The traffic quickly slowed down and came to a halt, and I noticed an orange glow ahead. Fire and slow traffic means roadblocks and trouble. Imagine darkness because of the blackout, and what you can see around you thanks to the other car’s headlights are shacks or low constructions that look more like rubble, with several junkyards to be found all around you. The visibility is limited, storm clouds keep the moonlight at bay, rain makes things even worse, and then you have to add to that the smoke of burning rubber, the orange glow of fire ahead making you reconsider the wisdom of continuing in that direction.
I took a side street and soon missed the light from the other cars, pitch black as the blackout spread like a blanket, I now had to worry about the thick mud (only the main road is paved) and even more shacks all around. Block after block of shanty town shacks, that’s what you find on the sides of “Camino Negro”. I had my iphone and used the map to know where I was, pushing a button on the touch screen quickly pinpoints your location in the map, and a few seeps of the thumb showed what I would find if I continue in that direction. There was another main road a few miles ahead. Good. At times like that you wish for two things: a) Not to experience any car troubles, either mechanical or induced by carjackers putting traps on the road which given the circumstances would be almost impossible to detect, and b) Not to find another bunch of shacks or houses built where the older satellite map previously showed a road. This happens often as people just build anywhere they want, either because no one cared because it’s a very poor place or the spot was promised in return of political support in pro-government marches, you can expect anything.

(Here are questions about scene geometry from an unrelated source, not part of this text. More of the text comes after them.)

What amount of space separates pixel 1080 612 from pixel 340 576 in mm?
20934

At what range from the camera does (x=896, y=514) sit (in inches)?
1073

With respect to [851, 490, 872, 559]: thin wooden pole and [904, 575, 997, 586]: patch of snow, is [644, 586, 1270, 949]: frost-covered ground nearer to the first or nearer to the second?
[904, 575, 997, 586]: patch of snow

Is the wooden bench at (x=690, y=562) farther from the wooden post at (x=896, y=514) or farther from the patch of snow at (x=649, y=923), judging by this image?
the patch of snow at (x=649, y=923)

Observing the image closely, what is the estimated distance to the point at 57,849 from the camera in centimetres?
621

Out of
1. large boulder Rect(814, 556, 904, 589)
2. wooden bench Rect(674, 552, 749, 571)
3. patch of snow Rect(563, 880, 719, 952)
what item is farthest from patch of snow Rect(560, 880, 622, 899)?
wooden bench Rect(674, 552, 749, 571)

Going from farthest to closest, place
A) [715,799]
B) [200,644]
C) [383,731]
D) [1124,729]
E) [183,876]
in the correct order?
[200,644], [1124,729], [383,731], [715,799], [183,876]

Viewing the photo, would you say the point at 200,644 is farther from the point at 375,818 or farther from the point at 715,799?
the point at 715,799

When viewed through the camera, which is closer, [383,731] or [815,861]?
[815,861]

I was lucky. A few minutes later, some lights, cars, even people hurrying back home escaping from the rain and cold. There were still sectors without power and many traffic lights didn’t work, but you feel a bit more secure because of the light and people. Maybe it’s a false sense of security, you may be carjacked right there and no one would care or move a thumb to help you.
Seems that the roadblock was because some shantytown people that had illegally hooked themselves to the electric grid where now experiencing problems. A few hundred cables hooked and stealing power from the grid isn’t exactly something that will hold well, so what do you do in Argentina when you can’t steal power any more and the illegal connection you made blew up because of the rain and intense use? You protest by committing more crimes, blocking a highway and damaging it by burning tires on it. You take away the right of the people to move freely, you ruin the asphalt that will need to be repaired (with the money from taxes which these people of course don’t pay)
Meanwhile the millions of other people in their homes without power in spite of paying their bills, they don’t protest, but of course the government (now the power company is state owned) will help the ones stealing power first. They are the ones that go support them in the rallies and marches, they are the kind of population they are interest in.